I want to extract tables from specific pages of an annual report published by companies.
i am using this Searching text in a PDF using Python? to find page numbers and use tabula to extract csv but as some words are part of other string the page number appears twice and i cant get the right table.

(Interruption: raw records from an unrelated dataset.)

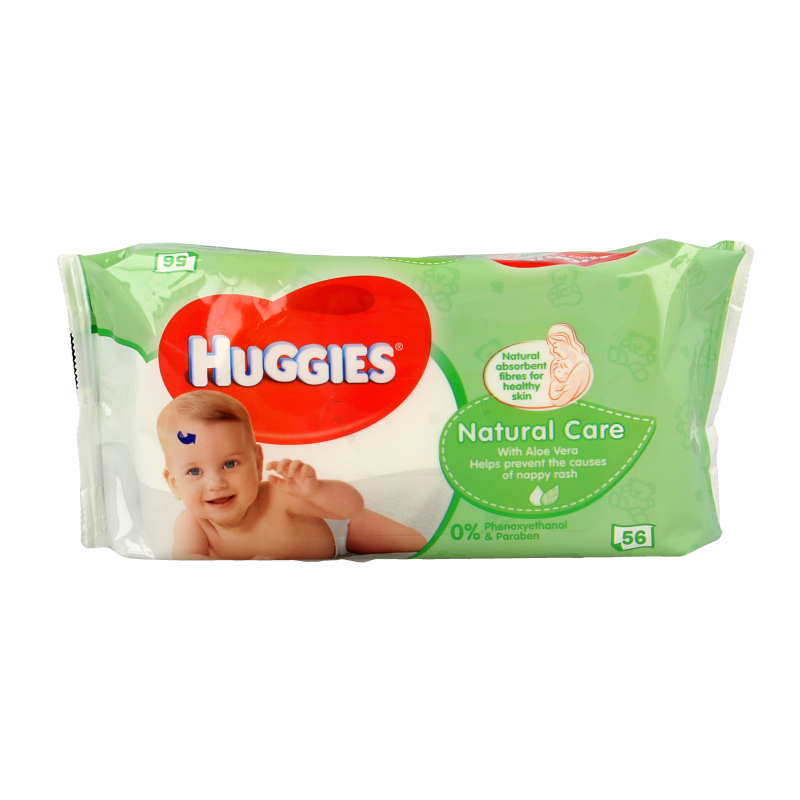 Huggies Wipes naturalcare 56.00 Stuks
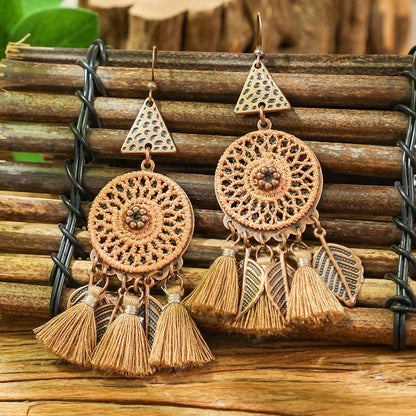 Bohemian Handmade Tassel Earrings For Travel Photography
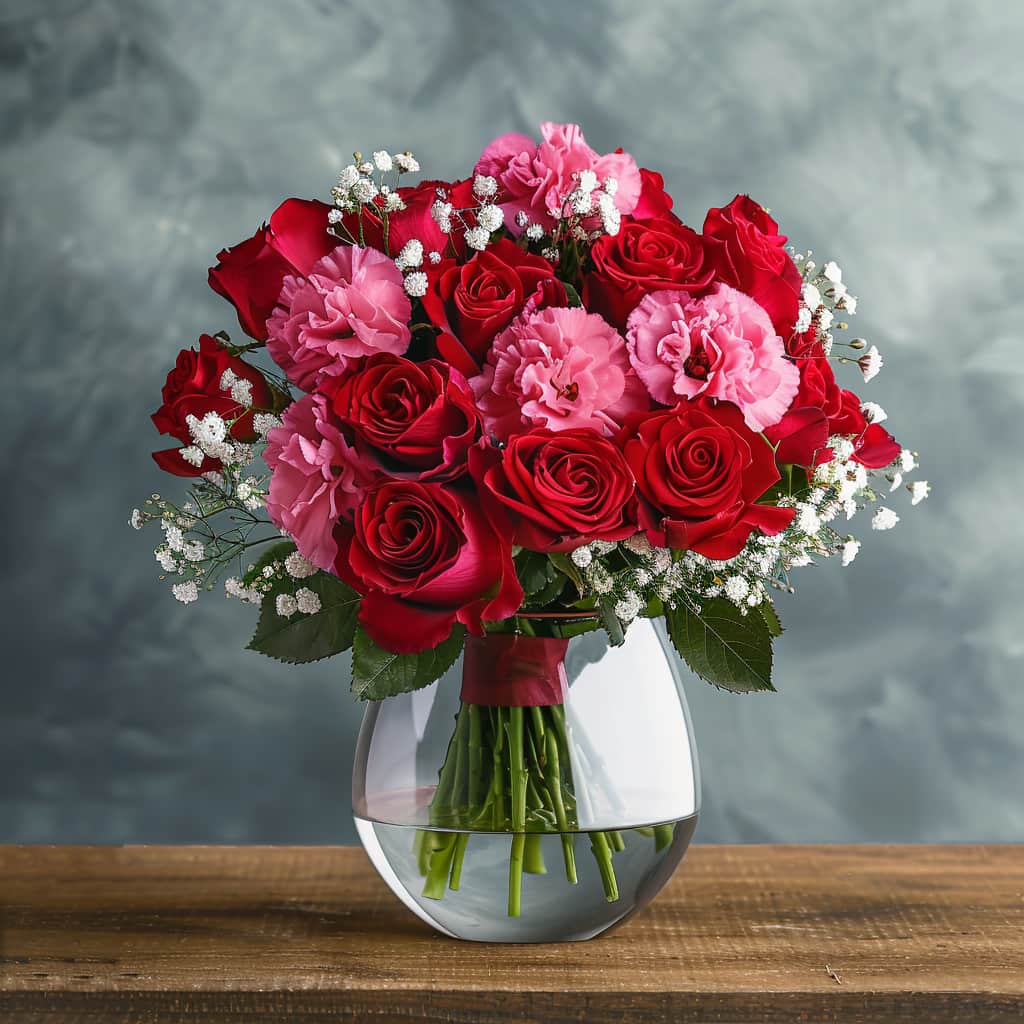 Heart of Christmas Flower Bouquet - Image 2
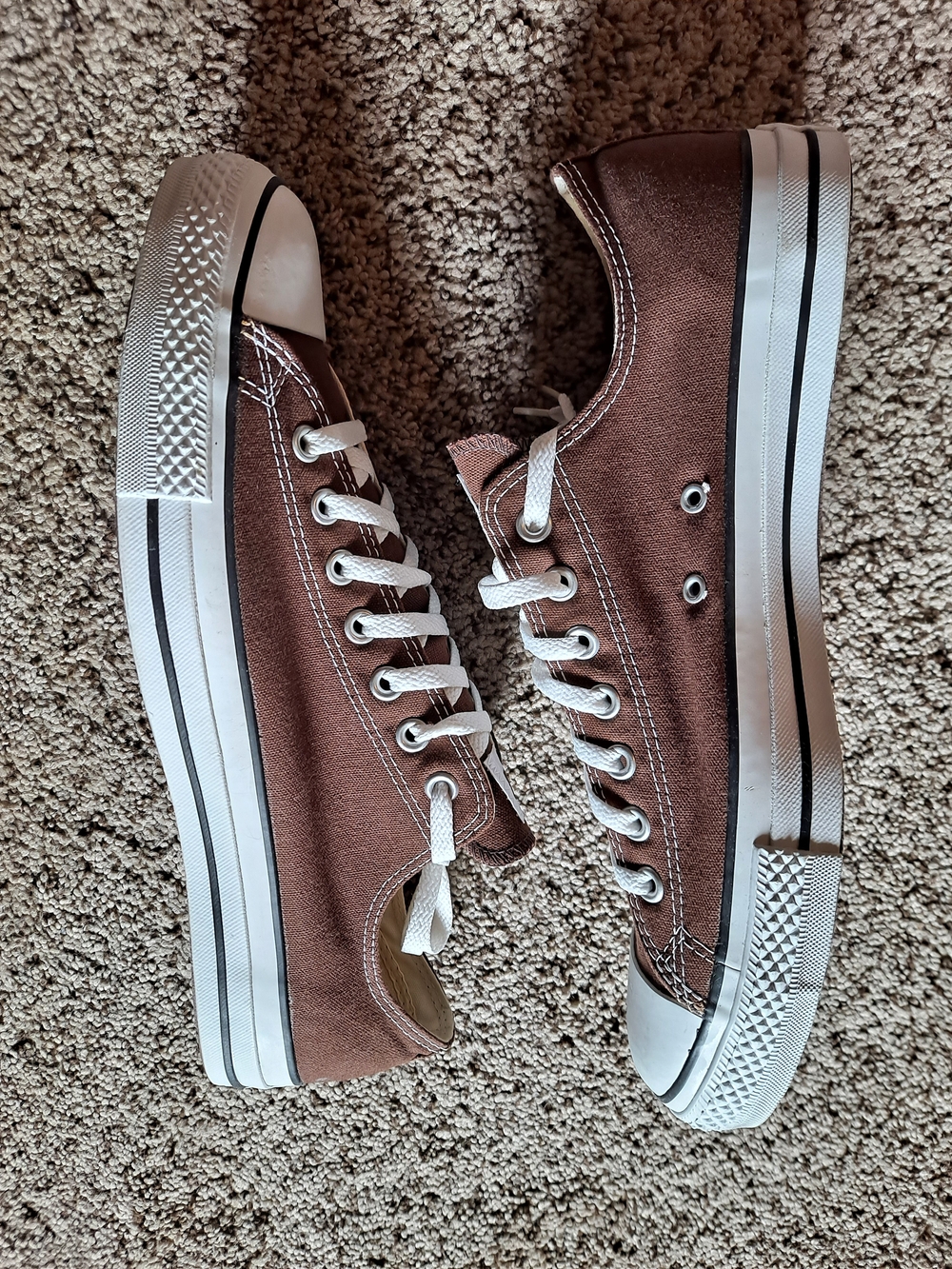 Converse Chuck Taylor All Star Men's Chocolate Low Top Sneakers Size 13 - Picture 4 of 6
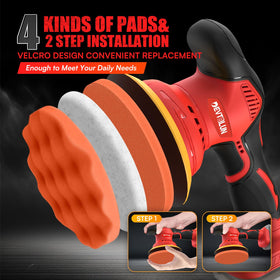 DEVTBLUN lightweight 3lbs design reduces fatigue during detailing sessions.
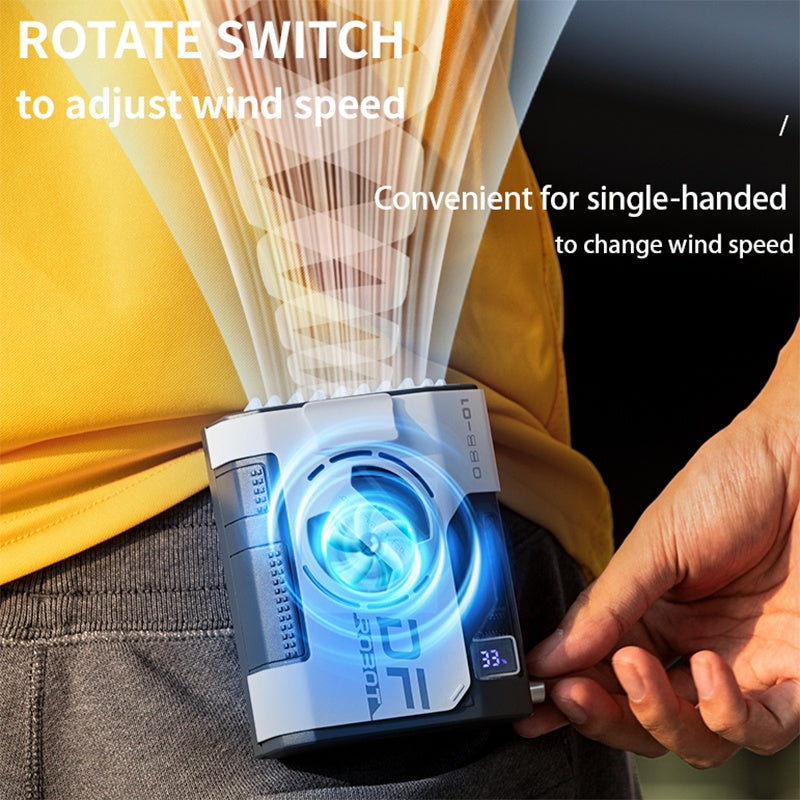 Waist Hanging Fan 5000mAh Power Bank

P = "STATEMENT OF PROFIT AND LOSS" #This is on Page 73
S = "CONSOLIDATED STATEMENT OF PROFIT AND LOSS" #This is on Page 131
import tabula
import PyPDF2
import re
pdffile="NCC.pdf"
reader = PyPDF2.PdfFileReader(pdffile)
P = "STATEMENT OF PROFIT AND LOSS" #This is on Page 73
S = "CONSOLIDATED STATEMENT OF PROFIT AND LOSS" #This is on Page 131
for i, page in enumerate(reader.pages, start=1):
text = page.extract_text()
if re.search(P, text):
print("P String Found on Page: " + str(i))
sat=(str(i))
if re.search(S, text):
print("S String Found on Page: " + str(i+1))
con=(str(i))
tabula.convert_into(pdffile,"outputfile.csv",output_format="csv",pages=sat)
Response to the for loop in above code is
P String Found on Page: 73
P String Found on Page: 131
S String Found on Page: 131
the variable created for P String saves 131 instead of 73. hence the response for tabula.convert_into
saves table from page 131 only. wereas i need table from 73.